During the ride home, no rain but very dark and no traffic, I listened to track three, which again made me understand why Dan likes this band. He likes a jaunty tune and this song reminded me of Billy Joel (is this the one? I could be wrong). I don’t recall anything about track three or four other than I drove along thinking about how Dan made this CD for me after we chatted briefly about my lack of Phish knowledge. I once did that for someone who didn’t know anything about Radiohead. That must mean Dan truly likes this band.

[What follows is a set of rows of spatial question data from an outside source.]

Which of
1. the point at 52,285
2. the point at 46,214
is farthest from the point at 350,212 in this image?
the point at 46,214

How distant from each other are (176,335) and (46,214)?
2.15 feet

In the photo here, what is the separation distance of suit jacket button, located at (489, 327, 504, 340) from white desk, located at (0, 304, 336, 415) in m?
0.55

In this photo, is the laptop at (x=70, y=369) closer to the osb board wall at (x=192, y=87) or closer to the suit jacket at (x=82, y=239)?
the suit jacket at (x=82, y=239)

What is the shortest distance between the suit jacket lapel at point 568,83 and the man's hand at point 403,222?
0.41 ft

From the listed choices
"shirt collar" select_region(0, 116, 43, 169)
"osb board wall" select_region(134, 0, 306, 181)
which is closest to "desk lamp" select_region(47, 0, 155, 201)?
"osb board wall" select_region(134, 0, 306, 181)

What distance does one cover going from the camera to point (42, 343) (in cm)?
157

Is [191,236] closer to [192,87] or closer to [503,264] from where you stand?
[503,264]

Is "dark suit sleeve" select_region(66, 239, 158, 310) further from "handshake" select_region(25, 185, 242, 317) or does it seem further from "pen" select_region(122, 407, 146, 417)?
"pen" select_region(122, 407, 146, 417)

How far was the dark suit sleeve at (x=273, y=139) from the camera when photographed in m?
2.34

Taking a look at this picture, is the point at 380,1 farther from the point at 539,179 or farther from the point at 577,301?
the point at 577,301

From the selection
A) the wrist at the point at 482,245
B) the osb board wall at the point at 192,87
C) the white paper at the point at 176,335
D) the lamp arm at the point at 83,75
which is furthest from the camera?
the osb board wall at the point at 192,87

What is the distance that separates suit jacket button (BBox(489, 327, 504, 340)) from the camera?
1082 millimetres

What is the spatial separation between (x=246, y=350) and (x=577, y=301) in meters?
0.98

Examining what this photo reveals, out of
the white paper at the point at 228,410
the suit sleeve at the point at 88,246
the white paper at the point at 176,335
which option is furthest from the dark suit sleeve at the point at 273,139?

And then: the bluegrass. Oh, man, the bluegrass. Track Five: Poor Heart. If I was smarter, I’d put a bluegrass CD in my alarm clock. There’s no better way to get me shooting up, alert, eager to find the source of that god-awful sound. I must admit: I hit fast-forward. But the sounds of that twang are still bouncing around in my head.
I shouldn’t have had the last song before I turned off the car be that “My friend, my friend, he’s got a knife,” song, because those eight words were stuck in my head for the next half-hour as I got ready for bed.
I have no idea when these songs were made. So sometimes I’d think, “This reminds me of that scary Yes video with the snakes.” And then, “Hey, is this from a Bob Fosse musical?” But usually, “This song is long, too.” I don’t know if it means I like it or I want to figure out why Dan likes it. I figure I’ll have to listen to the rest of the album, which might take all week, and then try the entire thing again, maybe while cleaning (Since the Monks say that’s how I can get to my spriritual center. My mom played all of her favorite music while cleaning. When I hear Frankie Valli and the Four Seasons I swear I can hear a vacuum cleaner in the distance.).
I’ll try track seven on the way to work tonight. It’s called “Bathtub Gin.” This does not bode well.
- Debt Free By 30: Practical Advice for the Young, Broke and Upwardly Mobile, by Jason Anthony and Karl Cluck. Marriage Tax? What the hell?
- In the Spirit of Happiness: A Book of Spiritual Wisdom, by The Monks of New Skete. So just after I devote an entire entry to how much these monks are teaching me, I read the next chapter: “A River of Mercy.” Also known as “Women are whores who kill unborn babies (because their boyfriends and fathers make them) and whore around sleeping with those who lust them (including determined monks who apparently share no blame in the matter).” And that right there is why I never found a religion I embraced. There was never a moment that I wasn’t told that as a woman I was the lesser sex.